Add to this that the number of namespaces are increasing at a faster rate than the number of Specifications, this increase being fueled in part by the need of most organizations to use XML Schema, and to use it in an efficient maintainable manner, which basically requires increasing the number of namespaces.
But I don’t think chameleon schemas are a big problem, if, as I understand it, the namespace of xforms in XHTML will always be the XHTML namespace. That said it is annoyingly stupid. It seems to be predicated on increasing productivity so that poor markup writers won’t have to write xf: when what it will probably do is decrease productivity because of having to port solutions for namespace x to namespace x+ all the time.
The big problem for XSL-T, DOM, any namespace processing application is the existence of xsi:type.
Luckily every application I’ve ever seen just assumes that xsi:type doesn’t exist. Some day someone will use that to cause problems I bet.
November 4th, 2006 at 2:44 PM
Elliotte,
I’m inclined to agree with Mark on this one, though you’re raising some salient points. XForms itself is a mess with regards to namespace – in addition to the xf namespace you have a separate namespace for events and another for schemas, and this is even before you get to a stage where you are dealing with out of band integration. If you assume, as I do, that at least from a browser standpoint the purpose of a namespace is to act as a key for a look-up table of libraries, then so long as the enveloping namespace – in this case, the XHTML 2.0 ns, maps the appropriate sub-bindings into the language and integrates the libraries – then the fact that the xforms namespace isn’t explicitly declared becomes moot.

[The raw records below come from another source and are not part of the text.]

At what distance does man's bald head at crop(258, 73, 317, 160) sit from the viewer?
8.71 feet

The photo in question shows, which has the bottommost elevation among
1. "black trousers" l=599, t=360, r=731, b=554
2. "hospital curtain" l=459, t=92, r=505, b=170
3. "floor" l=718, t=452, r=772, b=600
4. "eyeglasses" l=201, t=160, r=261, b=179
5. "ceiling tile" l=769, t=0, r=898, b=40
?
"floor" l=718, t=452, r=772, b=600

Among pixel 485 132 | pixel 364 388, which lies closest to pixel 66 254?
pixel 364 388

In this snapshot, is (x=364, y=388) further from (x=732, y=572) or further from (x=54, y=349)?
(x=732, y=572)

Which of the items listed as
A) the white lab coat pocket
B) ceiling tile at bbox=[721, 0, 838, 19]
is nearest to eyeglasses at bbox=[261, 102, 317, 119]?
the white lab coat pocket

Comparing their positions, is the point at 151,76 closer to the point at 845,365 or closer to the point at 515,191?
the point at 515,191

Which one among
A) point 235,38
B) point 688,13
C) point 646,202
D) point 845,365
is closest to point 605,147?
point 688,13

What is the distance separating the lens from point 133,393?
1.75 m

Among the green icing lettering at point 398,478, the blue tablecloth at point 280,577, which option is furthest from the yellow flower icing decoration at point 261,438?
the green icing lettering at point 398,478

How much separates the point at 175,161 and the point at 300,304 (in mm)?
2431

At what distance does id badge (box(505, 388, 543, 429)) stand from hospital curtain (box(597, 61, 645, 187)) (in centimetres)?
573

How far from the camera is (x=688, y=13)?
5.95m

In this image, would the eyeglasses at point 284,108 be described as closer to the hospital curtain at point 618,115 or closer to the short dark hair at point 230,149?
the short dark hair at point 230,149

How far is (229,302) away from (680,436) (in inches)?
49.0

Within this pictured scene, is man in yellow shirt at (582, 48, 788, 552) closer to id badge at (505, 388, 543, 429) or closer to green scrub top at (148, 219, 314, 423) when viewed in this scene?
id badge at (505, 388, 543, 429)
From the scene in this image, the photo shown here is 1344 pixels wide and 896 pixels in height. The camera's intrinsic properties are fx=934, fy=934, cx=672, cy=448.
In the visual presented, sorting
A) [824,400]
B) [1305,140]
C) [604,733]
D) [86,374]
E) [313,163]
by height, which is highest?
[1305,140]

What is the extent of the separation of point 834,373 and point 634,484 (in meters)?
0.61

The one aspect where I think the caveats should be raised is that this should in essence be a line in the sand kind of decision, and not be made to apply retroactively. That is to say, at this stage it would be dangerous and foolhardy to institute a chameleon rule for XHTML1.0, given that this specification is already frozen and forming part of the infrastructure. It seems rational to me to assume that if you have some nsXHTML2 namespace, the provision for chameleoning would have to be explicitly built into the schema, and perhaps would require that all chameleoned namespaces would have to be explicitly declared (I’m still going through the proposal on this, so just making guesses at this stage). This also raises a second tacit assumption that any collisions in namespaces that occurred would have to be fully qualified – for instance, if both XHTML and XForms had a switch statement, you would have to explicitly declare xf:switch as a child.
To go back to your previous analogy, I see such chameleons as being a critical piece in better integration of modular units. As it stands now, an XHTML 1.0 document increasingly looks like a Victorian house that’s been added to over the years by different builders – with siding on one part of the house, stone on a second and wood on a third. Chameleoning would at least make it a little easier to state “Here is a new wing of the house, but it needs to be sided with wood of a certain shade in order to keep it looking out of place.” As someone who’s had to fight dealing with four or five different namespaces in XForms documents, I can say that I’d certainly welcome the ability to “hide” them.